[Directive] List every line of the material below that contains the word "grass", copying each line in full.

[Records to process]
>> START

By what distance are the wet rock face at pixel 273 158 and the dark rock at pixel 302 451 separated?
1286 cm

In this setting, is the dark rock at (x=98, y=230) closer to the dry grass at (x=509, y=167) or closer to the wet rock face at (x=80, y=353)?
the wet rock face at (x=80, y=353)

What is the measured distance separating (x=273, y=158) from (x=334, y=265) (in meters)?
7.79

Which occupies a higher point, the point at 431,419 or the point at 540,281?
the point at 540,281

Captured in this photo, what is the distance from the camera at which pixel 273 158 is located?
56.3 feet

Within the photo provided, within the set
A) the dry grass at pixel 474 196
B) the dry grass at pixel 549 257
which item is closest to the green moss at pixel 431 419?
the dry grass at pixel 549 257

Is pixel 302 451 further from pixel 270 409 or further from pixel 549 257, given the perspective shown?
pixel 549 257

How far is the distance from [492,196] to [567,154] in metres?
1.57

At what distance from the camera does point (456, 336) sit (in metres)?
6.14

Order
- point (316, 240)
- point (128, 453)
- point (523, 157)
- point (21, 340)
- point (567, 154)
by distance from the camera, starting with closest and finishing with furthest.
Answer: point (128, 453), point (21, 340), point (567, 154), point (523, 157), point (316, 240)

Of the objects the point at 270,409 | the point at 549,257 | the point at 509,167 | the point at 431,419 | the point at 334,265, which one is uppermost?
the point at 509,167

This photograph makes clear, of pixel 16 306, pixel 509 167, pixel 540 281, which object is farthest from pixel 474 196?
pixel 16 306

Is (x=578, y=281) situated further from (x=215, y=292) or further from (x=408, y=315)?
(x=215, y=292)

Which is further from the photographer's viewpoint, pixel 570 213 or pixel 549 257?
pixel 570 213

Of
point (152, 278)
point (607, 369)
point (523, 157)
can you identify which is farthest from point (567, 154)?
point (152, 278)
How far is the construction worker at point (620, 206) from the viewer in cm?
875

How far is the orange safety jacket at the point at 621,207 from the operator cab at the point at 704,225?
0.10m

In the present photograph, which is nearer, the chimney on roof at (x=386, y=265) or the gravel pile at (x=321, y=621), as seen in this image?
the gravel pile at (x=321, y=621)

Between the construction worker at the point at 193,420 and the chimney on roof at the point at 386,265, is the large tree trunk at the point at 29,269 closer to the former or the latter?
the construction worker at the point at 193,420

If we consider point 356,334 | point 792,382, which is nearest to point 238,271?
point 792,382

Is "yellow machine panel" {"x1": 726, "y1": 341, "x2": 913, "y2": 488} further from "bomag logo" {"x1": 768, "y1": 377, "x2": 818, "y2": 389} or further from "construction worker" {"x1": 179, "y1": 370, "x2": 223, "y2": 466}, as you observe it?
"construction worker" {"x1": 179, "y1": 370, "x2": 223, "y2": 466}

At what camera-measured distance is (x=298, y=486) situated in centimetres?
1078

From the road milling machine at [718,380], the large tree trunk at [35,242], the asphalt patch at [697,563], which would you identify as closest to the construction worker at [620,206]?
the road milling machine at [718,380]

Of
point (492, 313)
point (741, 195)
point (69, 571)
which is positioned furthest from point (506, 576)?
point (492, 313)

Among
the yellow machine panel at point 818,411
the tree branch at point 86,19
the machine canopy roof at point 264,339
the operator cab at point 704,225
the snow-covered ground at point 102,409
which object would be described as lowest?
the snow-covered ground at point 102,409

>> END

[Final answer]
In this setting, is the dark rock at (x=98, y=230) closer to the dry grass at (x=509, y=167) or closer to the wet rock face at (x=80, y=353)?
A) the dry grass at pixel 474 196
B) the dry grass at pixel 549 257
the dry grass at pixel 549 257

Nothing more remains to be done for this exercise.